Posted by Simona Maggiorelli su marzo 17, 2013

Le voci di piazza Tahrir

Le voci di piazza Tahrir

C’è una frase del giornalista e scrittore Vincenzo Mattei che mi ha colpita molto quando, durante una presentazione del suo libro alla Fiera del libro, ha detto che la rivoluzione di piazza Tahrir è stata soprattutto una rivoluzione di pensiero, che ha segnato un cambiamento nella testa delle persone, dei giovani soprattutto che ora non sono più disposti a sopportare un regime, come hanno dovuto fare i loro padri e i loro nonni per lunghissimi anni.

Comunque vada questa rivoluzione, gli egiziani hanno alzato la testa e non torneranno ad abbassarla. La cosa decisiva è che gli egiziani hanno acquisito una consapevolezza di sé e una fiducia nella propria possibilità di incidere nella realtà e poter cambiare le cose. E questa consapevolezza è l’arma che gli egiziani hanno per difendersi ora dai tentativi di controrivoluzione e di criminalizzazione del movimento che nel gennaio 2011 fu spontaneo, di massa, non violento.

Ecco è questo sguardo profondo, non solo rivolto ai fatti e a ciò che c’è dietro, ma soprattutto al vissuto delle persone in carne ed ossa, che rende particolarmente affascinante la lettura de Le voci di piazza Tahrir, il libro edito da Poiesis che, insieme all’autore, presentiamo questa sera al Centro culturale egiziano, a Roma.

Vincenzo Mattei non ha scritto solo un bel reportage, ma da scrittore sa restituirci i pensieri, gli umori, le speranze della gente comune che è stata protagonista di questa straordinaria epopea egiziana contro l’oppressione del regime di Mubarak e la sua corte di oligarchi corrotti. Il 25 gennaio del 2011 è stata rotta l’invisibile cappa di acciaio che ha tenuto un intero popolo, per decenni, in balia di un potere assoluto, affaristico e militare. Vincenzo ci fa capire che quel 25 gennaio, quando piazza Tahrir a Il Cairo diventò l’epicentro della rivolta, rappresenta una vera cesura nella storia egiziana. E ci fa vedere come quel terremoto partisse da lontano, quantomeno dal 6 gennaio 2010 quando un ragazzo di 28 anni, Khaled Said, fu ucciso ad Alessandria di Egitto: ad ammazzarlo di botte furono due poliziotti che cominciarono a pestarlo in un Internet Caffè, senza che lui avesse fatto niente. Quel giovane è diventato in tutto il mondo il simbolo di una violenza di regime, senza senso, che compie azioni criminali impunemente. La misura era colma.
··········
Prosegui il testo sul libro Le voci di piazza Tahrir a partire dalla frase «La misura era colma».

ESTRATTI DEI DATI:
··········
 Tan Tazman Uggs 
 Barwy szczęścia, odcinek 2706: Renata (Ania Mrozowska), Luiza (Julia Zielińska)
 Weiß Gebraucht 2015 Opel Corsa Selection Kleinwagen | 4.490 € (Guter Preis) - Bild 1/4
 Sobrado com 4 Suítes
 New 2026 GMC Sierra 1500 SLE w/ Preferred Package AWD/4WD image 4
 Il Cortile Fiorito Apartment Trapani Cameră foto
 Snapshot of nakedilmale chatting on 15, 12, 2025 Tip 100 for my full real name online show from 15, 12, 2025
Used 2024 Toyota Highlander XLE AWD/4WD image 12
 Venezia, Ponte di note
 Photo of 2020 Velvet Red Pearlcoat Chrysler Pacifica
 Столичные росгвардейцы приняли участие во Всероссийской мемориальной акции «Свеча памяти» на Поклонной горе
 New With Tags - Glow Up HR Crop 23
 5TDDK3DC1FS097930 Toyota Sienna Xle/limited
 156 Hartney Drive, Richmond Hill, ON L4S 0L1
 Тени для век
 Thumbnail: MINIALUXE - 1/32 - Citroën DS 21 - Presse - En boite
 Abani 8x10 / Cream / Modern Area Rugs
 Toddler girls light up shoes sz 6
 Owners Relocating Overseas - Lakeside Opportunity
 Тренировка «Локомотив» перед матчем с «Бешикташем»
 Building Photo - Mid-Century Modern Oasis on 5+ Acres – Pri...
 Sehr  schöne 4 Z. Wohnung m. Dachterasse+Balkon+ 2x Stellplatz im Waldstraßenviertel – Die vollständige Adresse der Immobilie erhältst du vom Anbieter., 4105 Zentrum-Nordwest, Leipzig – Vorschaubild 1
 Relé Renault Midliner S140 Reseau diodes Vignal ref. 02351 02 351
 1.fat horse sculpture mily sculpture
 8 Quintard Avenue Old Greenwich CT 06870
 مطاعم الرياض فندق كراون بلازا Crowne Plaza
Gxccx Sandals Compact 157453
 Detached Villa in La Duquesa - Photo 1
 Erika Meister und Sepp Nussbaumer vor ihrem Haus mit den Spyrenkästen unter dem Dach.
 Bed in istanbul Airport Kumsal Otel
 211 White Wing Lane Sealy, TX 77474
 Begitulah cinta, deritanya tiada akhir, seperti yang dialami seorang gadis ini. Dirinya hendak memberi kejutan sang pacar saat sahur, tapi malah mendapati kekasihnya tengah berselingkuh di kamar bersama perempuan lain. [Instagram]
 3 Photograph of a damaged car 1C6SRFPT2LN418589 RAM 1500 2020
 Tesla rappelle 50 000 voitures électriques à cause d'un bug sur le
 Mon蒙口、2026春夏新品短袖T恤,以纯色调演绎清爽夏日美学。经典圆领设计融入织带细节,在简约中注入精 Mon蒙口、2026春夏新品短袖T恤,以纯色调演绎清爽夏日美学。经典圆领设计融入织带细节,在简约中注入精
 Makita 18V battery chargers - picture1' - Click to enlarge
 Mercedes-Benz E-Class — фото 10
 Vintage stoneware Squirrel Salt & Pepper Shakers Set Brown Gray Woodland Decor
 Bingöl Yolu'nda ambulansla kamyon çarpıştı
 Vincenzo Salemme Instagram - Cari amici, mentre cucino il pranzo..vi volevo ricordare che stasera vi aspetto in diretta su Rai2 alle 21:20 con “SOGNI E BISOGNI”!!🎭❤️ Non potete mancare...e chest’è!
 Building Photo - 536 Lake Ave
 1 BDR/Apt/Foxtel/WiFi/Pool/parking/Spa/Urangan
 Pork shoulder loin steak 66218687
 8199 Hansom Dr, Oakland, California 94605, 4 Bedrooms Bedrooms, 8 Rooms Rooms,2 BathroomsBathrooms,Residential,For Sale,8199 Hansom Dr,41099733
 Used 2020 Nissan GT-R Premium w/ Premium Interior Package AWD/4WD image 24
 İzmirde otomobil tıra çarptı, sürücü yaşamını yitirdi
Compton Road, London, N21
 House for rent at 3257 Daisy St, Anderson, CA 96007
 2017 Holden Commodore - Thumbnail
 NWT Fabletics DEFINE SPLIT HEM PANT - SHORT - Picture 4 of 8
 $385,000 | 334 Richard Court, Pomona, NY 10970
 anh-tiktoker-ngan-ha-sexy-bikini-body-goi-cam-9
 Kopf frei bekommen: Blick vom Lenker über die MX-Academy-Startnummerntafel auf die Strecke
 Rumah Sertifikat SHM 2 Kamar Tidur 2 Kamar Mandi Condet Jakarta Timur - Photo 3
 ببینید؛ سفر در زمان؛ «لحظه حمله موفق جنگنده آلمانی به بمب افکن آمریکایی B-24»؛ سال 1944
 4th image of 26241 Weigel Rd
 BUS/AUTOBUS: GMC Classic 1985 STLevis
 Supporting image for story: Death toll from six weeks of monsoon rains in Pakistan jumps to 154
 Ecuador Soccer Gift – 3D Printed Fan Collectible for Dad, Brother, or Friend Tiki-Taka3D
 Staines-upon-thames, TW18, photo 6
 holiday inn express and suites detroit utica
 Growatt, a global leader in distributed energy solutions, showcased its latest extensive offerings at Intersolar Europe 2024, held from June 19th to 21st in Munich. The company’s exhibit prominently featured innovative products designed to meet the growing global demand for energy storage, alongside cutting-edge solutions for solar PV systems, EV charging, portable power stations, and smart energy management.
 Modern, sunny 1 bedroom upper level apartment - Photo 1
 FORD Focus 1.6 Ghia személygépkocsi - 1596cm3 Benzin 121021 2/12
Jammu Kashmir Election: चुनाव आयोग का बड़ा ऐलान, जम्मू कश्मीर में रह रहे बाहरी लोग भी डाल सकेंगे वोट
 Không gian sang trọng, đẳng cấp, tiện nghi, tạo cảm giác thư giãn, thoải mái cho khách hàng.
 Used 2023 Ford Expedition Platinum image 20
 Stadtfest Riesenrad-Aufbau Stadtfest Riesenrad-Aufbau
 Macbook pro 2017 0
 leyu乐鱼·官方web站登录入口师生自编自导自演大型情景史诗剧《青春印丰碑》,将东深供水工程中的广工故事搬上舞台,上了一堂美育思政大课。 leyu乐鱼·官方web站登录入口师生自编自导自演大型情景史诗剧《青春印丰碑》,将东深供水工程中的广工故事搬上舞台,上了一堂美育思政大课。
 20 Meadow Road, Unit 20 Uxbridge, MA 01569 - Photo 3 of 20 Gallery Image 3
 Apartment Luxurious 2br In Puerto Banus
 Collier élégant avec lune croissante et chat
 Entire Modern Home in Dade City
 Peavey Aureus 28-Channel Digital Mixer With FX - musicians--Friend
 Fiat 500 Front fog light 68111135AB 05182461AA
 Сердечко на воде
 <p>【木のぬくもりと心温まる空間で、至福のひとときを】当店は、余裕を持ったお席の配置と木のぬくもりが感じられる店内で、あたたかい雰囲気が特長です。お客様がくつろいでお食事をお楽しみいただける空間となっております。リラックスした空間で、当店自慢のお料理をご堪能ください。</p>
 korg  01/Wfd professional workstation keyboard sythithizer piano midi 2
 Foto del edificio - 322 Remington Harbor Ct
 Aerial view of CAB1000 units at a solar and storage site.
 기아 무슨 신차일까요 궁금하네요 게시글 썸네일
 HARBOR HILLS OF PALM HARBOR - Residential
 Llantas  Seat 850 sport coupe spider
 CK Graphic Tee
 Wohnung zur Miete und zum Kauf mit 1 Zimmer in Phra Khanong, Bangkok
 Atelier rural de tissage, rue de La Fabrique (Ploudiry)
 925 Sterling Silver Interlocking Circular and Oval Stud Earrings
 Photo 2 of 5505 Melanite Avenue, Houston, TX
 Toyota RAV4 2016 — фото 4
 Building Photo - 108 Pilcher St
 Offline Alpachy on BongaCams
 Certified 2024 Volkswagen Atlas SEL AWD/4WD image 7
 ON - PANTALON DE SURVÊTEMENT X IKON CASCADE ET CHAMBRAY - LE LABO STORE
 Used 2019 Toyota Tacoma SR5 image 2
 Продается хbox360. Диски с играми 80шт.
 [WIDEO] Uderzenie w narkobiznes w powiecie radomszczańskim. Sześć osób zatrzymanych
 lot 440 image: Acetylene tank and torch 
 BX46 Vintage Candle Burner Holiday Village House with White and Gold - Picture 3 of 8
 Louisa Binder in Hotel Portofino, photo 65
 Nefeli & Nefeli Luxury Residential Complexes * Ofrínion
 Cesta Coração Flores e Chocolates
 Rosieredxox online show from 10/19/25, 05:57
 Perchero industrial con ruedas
··········
LA TUA RISPOSTA:
Piazza Tahrir

Piazza Tahrir

La violenza non era più accettabile per i cittadini egiziani che – racconta Mattei nel libro – indipendentemente dal sesso, dalla religione, dalla estrazione sociale e culturale sono scesi in piazza per protestare pacificamente. Un fiume di gente che si mosso sfuggendo ad ogni controllo.“Un milione in piazza è solo un numero che può essere disperso e annullato con con qualche kalashnikov”, annota Vincenzo. Che ci fa ben capire che non erano un milione di eroi, di pazzi, votati al sacrificio. Erano studenti, padri di famiglia, impiegati, disoccupati, gente che viveva una vita normale. Fra loro anche tante, tantissime donne che nei diciotto giorni della rivoluzione hanno dormito all’agghiaccio senza che niente di brutto accadesse loro. Quando stupri e violenze, invece, erano stati usati come strumento politico dal regime di Mubarak.

In piazza anche molti scrittori, artisti, cineasti, intellettuali che, come si evince da questo libro, da tempo lavoravano più o meno inconsciamente sui temi messi all’ordine del giorno della rivoluzione: la lotta alla violenza sulle donne, libertà e giustizia sociale…

Alla maniera di un grande reporter come Kapuscinski, ha vissuto insieme a loro, come uno di loro, quasi scomparendo, mimetizzandosi fra i ragazzi di piazza Tahrir, Leggendo si sente che conosce profondamente e dall’interno la realtà che racconta quasi cinematograficamente, attimo dopo attimo. Vincenzo Mattei racconta con passione, in modo partecipe, ma senza tacere nulla.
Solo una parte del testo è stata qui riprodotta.